++++ DOCUMENT EXCERPT ++++

CORA: Conformal Risk-Controlled Agents for Safeguarded Mobile GUI Automation

TL;DR

CORA is a framework for GUI agents that provides statistical safety guarantees by selectively executing actions and routing risky ones for human intervention, validated on a new mobile safety benchmark.

Contribution

It introduces a formal, risk-controlled safety mechanism for autonomous GUI agents, combining conformal risk control with multimodal reasoning and a new safety benchmark.

Findings

CORA improves safety-helpfulness-interruption trade-offs on Phone-Harm benchmark.

The framework effectively calibrates action execution to user-defined risk budgets.

Experiments show CORA outperforms diverse baselines in safety and utility.

++++

• GOAL OF THE EXERCISE:
Translate this sentence from the CORA summary into Spanish: "The framework effectively calibrates action execution to user-defined risk budgets."

++++ EXTRACTED INFORMATION ++++

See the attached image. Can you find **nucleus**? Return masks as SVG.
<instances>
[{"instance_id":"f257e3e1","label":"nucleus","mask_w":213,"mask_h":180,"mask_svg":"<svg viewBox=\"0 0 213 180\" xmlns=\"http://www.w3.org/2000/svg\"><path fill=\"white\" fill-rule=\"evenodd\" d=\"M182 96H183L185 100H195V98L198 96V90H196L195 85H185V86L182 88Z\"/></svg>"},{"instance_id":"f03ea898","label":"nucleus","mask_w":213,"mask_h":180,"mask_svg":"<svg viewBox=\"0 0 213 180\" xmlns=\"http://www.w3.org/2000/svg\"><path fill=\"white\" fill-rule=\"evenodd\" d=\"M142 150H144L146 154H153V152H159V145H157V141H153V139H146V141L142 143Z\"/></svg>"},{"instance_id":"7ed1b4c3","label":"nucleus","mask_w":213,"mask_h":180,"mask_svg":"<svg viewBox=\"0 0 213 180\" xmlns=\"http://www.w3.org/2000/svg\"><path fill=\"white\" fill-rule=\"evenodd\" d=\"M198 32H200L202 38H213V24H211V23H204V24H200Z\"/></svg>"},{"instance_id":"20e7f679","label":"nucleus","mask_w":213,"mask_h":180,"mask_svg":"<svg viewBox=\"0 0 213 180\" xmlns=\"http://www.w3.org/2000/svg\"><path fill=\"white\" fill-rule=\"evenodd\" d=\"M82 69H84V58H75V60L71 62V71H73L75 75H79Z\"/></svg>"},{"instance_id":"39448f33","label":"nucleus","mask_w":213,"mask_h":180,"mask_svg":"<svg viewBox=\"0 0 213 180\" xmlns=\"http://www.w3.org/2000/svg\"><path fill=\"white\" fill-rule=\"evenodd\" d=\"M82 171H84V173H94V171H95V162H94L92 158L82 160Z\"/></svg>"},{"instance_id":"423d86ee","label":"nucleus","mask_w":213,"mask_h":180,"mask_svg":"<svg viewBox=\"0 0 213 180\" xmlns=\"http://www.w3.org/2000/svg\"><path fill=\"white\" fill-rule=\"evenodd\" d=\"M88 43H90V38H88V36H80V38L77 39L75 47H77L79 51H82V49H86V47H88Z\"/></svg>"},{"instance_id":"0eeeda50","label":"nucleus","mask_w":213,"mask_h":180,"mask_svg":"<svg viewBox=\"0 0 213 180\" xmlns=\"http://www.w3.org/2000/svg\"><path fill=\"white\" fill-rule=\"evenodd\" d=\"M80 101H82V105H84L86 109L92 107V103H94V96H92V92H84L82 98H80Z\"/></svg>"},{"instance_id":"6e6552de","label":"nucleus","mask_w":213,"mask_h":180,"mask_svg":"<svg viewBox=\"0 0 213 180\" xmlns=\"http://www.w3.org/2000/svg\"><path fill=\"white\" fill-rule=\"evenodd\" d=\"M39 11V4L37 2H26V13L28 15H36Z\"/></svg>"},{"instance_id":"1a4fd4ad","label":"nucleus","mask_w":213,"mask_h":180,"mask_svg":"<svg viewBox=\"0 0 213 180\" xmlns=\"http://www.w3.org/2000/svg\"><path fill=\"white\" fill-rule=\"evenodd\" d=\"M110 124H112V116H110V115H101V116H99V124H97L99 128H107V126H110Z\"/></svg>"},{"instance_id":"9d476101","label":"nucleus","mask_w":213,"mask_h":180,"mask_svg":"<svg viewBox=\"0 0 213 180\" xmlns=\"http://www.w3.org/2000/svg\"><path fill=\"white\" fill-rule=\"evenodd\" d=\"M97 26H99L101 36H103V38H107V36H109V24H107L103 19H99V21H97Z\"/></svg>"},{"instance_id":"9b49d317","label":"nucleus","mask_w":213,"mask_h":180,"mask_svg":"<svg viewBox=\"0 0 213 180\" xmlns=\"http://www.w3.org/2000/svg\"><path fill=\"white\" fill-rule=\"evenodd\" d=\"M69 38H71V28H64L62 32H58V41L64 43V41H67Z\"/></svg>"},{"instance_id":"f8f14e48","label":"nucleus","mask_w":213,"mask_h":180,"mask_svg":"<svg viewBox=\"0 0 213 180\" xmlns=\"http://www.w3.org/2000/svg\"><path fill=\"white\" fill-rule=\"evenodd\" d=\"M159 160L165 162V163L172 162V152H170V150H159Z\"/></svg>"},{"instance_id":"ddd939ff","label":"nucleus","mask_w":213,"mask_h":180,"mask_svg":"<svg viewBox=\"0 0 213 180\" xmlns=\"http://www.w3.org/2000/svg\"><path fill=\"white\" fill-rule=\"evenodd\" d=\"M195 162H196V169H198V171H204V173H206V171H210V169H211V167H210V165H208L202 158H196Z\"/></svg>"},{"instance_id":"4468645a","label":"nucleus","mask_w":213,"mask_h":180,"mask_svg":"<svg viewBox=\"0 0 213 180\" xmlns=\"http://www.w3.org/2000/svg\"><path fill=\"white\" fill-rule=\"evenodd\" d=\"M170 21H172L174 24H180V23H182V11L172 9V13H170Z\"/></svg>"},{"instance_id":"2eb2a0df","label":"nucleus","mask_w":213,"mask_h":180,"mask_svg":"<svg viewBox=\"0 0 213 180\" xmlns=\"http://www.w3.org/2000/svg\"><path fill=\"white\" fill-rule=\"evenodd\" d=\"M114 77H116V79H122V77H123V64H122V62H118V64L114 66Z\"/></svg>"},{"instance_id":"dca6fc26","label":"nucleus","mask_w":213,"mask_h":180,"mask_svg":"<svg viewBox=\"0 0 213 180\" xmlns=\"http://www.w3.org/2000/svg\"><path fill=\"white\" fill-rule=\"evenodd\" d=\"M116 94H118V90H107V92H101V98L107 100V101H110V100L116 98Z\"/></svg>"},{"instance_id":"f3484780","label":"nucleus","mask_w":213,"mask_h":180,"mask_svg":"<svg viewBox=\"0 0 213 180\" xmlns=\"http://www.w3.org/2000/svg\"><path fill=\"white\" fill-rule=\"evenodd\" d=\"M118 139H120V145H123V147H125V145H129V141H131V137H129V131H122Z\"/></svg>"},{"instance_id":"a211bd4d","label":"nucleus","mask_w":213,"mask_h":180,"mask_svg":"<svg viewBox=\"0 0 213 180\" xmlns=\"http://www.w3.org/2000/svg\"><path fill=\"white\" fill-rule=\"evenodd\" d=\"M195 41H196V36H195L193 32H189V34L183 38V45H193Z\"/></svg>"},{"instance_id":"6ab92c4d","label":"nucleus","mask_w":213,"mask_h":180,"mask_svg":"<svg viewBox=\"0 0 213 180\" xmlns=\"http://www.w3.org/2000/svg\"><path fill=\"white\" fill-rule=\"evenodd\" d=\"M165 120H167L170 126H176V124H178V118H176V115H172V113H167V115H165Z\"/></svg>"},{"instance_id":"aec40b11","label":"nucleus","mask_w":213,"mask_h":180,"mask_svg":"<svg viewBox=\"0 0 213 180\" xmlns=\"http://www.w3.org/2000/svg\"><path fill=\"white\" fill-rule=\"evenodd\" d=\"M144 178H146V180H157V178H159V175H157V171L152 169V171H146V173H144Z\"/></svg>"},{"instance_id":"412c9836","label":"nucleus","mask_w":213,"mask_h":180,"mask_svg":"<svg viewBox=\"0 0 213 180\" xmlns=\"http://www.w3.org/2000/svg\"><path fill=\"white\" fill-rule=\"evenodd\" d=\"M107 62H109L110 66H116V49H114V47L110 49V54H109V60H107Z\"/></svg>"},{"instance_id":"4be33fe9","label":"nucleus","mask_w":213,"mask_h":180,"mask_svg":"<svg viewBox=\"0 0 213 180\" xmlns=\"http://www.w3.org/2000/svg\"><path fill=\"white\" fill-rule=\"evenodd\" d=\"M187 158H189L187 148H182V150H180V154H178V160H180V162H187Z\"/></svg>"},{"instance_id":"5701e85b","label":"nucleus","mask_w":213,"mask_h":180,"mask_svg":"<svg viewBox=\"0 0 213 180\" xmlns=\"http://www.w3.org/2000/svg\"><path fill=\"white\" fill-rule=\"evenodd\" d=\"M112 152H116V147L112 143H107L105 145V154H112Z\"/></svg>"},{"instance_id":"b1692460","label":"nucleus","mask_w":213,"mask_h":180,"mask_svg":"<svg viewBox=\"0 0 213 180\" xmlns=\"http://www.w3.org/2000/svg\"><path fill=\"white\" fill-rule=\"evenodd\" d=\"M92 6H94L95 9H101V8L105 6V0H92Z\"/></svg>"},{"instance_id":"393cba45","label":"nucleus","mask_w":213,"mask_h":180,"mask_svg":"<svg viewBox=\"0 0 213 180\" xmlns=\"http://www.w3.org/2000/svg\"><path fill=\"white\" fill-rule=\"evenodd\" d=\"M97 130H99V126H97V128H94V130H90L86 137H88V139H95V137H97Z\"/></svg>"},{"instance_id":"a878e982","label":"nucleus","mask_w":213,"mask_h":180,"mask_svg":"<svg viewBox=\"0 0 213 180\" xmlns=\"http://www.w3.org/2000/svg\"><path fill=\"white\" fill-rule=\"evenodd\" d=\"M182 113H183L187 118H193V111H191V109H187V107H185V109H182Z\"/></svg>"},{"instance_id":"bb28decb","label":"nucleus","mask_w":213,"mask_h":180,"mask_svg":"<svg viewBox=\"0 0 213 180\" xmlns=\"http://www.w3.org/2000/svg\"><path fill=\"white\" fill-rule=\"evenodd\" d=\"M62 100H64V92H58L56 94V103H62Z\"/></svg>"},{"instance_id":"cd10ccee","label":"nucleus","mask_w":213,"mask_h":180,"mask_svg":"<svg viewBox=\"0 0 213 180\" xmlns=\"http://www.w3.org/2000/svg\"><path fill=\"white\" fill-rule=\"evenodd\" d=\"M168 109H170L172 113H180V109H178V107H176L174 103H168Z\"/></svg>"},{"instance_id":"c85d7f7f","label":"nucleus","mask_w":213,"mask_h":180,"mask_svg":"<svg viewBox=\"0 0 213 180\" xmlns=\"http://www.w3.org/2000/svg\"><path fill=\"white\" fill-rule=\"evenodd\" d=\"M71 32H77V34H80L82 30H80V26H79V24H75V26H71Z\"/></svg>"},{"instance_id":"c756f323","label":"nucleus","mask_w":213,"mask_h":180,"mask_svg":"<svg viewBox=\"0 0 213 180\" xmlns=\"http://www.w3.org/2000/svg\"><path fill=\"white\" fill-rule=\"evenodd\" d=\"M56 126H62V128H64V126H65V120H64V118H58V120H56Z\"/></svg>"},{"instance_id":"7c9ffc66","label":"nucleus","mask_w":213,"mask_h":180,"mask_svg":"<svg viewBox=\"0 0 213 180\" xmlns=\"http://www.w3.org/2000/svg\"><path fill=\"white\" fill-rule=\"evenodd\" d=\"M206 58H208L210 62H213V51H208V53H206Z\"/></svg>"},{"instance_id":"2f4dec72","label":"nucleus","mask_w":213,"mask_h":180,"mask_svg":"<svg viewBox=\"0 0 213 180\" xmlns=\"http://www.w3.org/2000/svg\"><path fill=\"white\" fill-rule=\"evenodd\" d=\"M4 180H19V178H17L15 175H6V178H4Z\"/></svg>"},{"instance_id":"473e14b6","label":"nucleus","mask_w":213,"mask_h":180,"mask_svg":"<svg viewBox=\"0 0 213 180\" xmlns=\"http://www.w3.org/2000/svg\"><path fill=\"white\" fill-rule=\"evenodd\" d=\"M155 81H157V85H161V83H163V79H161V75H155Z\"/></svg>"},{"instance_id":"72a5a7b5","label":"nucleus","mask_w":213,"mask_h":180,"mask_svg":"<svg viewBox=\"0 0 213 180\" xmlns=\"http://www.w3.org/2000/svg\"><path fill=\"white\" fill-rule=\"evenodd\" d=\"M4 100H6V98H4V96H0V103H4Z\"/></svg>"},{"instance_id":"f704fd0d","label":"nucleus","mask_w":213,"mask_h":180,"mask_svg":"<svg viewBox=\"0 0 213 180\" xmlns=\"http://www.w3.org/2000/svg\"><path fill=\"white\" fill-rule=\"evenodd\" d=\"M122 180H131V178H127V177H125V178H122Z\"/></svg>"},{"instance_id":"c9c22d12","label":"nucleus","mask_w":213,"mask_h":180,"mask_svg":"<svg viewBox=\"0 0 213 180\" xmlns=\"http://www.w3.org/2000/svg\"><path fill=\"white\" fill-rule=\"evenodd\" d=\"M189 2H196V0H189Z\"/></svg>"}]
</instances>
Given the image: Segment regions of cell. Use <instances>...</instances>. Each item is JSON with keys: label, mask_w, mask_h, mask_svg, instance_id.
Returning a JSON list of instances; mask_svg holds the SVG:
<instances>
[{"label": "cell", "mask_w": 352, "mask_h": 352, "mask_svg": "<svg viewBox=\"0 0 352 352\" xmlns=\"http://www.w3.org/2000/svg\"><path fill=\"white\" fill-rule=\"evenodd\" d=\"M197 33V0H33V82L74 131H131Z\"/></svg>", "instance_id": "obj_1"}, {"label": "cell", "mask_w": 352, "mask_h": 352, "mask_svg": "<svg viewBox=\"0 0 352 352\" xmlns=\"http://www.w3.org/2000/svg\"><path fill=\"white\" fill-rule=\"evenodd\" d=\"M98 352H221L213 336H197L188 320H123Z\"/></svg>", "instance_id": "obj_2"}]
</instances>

++++

• OUTPUT FOR THIS TASK:
El marco calibra eficazmente la ejecución de acciones según los presupuestos de riesgo definidos por el usuario.